Amazon (AMZN, Financial) is emerging as a formidable competitor in the robotics and artificial intelligence sectors, potentially offering a more stable investment alternative to Tesla (TSLA). Analysts highlight Tesla's high valuation and automotive challenges as deterrents for some investors, compounded by its political engagements and competition with Chinese electric vehicle makers.
In contrast, Amazon has integrated over 750,000 robots into its logistics network, including autonomous systems like Proteus and robotic arms such as Sparrow and Cardinal, enhancing operational efficiency. Additionally, Amazon is expanding its AI capabilities through AWS and developing custom chips with Annapurna Labs. Its Zoox unit is set to launch robotaxi services in Las Vegas, with plans to expand to San Francisco.

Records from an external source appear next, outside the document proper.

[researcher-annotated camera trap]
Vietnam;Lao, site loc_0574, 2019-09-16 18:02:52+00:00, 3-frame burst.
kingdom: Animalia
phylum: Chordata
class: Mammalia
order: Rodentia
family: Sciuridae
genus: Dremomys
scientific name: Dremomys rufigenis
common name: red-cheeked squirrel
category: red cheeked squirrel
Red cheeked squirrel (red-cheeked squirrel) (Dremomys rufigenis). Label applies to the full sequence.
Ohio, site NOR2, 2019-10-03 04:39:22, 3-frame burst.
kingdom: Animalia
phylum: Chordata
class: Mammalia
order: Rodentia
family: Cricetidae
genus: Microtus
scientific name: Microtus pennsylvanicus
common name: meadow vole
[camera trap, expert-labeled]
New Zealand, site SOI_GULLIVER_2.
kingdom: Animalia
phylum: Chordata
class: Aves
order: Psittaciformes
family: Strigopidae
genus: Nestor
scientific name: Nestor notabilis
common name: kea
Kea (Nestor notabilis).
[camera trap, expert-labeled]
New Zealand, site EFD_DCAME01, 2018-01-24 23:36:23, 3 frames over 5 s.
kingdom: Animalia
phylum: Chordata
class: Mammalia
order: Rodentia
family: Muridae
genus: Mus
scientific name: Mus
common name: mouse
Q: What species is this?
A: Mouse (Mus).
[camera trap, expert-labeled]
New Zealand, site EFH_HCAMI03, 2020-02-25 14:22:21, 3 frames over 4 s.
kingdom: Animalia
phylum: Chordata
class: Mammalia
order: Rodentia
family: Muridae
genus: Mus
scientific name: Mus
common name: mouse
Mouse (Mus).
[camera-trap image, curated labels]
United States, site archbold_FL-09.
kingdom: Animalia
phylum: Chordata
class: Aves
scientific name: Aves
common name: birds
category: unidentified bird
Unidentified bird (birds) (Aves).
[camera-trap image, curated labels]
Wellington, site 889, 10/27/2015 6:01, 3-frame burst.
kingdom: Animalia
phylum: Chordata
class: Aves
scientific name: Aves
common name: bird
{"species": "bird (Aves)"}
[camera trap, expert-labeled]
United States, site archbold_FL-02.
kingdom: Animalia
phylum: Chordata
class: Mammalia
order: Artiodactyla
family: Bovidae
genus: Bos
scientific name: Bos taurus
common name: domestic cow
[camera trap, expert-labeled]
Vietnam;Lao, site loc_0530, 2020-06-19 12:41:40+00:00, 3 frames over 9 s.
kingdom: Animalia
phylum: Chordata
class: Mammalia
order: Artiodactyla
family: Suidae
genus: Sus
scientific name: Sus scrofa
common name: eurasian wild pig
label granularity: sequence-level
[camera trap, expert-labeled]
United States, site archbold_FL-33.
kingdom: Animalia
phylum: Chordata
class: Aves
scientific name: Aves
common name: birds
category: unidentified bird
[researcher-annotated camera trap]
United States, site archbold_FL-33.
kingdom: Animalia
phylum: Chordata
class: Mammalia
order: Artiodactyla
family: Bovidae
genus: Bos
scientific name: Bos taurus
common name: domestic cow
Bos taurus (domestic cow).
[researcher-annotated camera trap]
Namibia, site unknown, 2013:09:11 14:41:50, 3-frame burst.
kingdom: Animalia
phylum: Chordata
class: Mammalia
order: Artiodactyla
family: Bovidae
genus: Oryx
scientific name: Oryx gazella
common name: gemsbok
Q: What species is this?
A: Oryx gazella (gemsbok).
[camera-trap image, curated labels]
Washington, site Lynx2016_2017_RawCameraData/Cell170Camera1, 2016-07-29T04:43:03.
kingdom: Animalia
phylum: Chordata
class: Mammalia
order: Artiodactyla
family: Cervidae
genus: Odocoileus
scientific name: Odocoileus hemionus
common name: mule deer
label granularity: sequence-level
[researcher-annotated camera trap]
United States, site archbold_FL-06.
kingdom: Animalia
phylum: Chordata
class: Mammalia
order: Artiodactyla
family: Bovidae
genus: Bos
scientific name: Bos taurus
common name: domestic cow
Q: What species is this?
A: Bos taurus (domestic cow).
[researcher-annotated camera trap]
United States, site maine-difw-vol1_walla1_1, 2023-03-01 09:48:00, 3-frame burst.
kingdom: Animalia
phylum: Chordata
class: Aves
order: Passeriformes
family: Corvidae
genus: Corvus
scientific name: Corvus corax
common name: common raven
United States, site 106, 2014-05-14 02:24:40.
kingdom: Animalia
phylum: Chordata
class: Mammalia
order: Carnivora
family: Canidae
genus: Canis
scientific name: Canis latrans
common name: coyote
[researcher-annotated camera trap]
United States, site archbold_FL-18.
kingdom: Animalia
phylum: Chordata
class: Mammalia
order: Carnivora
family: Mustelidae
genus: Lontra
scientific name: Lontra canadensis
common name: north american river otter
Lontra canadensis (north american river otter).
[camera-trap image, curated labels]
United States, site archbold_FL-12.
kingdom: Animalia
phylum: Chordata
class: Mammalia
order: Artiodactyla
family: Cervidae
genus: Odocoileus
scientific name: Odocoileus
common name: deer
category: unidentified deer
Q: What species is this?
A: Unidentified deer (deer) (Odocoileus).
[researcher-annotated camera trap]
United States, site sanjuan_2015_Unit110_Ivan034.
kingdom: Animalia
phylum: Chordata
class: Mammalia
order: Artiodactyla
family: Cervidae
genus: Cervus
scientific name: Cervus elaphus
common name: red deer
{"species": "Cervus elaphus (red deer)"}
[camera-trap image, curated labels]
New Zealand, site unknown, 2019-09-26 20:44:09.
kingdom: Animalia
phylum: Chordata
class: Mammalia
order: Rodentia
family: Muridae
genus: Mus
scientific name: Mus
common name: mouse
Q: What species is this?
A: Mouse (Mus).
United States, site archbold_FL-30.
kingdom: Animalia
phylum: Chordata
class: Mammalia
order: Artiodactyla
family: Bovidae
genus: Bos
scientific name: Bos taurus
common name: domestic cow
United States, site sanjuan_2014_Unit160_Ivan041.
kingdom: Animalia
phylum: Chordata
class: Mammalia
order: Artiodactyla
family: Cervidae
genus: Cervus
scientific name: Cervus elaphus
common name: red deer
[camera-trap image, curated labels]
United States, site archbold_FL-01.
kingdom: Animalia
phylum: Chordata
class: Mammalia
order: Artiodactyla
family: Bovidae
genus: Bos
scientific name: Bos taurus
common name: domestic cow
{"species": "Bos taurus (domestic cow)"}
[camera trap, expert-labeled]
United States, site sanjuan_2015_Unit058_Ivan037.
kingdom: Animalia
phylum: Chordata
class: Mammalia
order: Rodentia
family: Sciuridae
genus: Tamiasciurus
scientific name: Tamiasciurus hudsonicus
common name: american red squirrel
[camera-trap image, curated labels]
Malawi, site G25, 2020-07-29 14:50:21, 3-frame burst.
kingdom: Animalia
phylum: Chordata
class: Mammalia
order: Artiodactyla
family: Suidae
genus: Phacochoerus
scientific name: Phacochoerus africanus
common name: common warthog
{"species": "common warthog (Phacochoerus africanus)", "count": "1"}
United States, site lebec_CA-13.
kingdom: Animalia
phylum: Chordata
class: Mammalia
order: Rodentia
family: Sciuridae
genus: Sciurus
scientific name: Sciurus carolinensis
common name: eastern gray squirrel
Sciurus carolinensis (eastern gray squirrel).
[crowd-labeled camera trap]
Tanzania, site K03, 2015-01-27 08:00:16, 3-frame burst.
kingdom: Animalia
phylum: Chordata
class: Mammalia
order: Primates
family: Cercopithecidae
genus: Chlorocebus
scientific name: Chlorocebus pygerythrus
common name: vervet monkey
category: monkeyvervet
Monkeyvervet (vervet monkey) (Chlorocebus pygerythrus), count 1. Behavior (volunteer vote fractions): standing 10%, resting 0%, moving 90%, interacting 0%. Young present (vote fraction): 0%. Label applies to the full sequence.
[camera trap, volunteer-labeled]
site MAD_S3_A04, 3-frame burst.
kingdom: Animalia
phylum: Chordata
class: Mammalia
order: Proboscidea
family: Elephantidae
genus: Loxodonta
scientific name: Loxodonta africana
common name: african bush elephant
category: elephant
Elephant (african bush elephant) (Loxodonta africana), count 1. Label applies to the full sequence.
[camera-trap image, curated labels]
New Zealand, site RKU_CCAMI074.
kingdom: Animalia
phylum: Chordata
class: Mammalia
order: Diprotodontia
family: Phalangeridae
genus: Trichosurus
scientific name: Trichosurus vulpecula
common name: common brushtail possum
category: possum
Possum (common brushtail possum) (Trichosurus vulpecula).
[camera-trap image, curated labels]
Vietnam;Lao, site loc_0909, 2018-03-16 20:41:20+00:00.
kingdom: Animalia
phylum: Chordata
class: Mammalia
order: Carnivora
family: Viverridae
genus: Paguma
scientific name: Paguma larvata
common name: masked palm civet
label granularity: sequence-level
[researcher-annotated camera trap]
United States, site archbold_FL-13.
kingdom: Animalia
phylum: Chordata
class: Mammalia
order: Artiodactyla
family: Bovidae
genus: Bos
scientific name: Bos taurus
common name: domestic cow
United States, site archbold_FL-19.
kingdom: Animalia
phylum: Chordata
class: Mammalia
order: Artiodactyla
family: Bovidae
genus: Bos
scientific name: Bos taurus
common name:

Amazon's valuation appears more favorable, with a projected price-to-earnings ratio of 35 times its expected 2025 earnings, potentially dropping to 14 times by 2030 as profits grow. In comparison, Tesla's forward P/E ratio is significantly higher at 172 times for 2025.
Analysts from Morgan Stanley and Goldman Sachs foresee significant growth in the humanoid robot market, with Amazon and Tesla positioned as key leaders. Bank of America estimates Amazon could save $7.1 billion annually by 2032 through expanded robotics and AI use.
Recently, Amazon's stock price rebounded to around $215, following a dip to the $160 range in April. Its 50-day moving average is $196, and the 200-day average is approximately $203. Analysts suggest a drop below $200 could present a buying opportunity for long-term investors.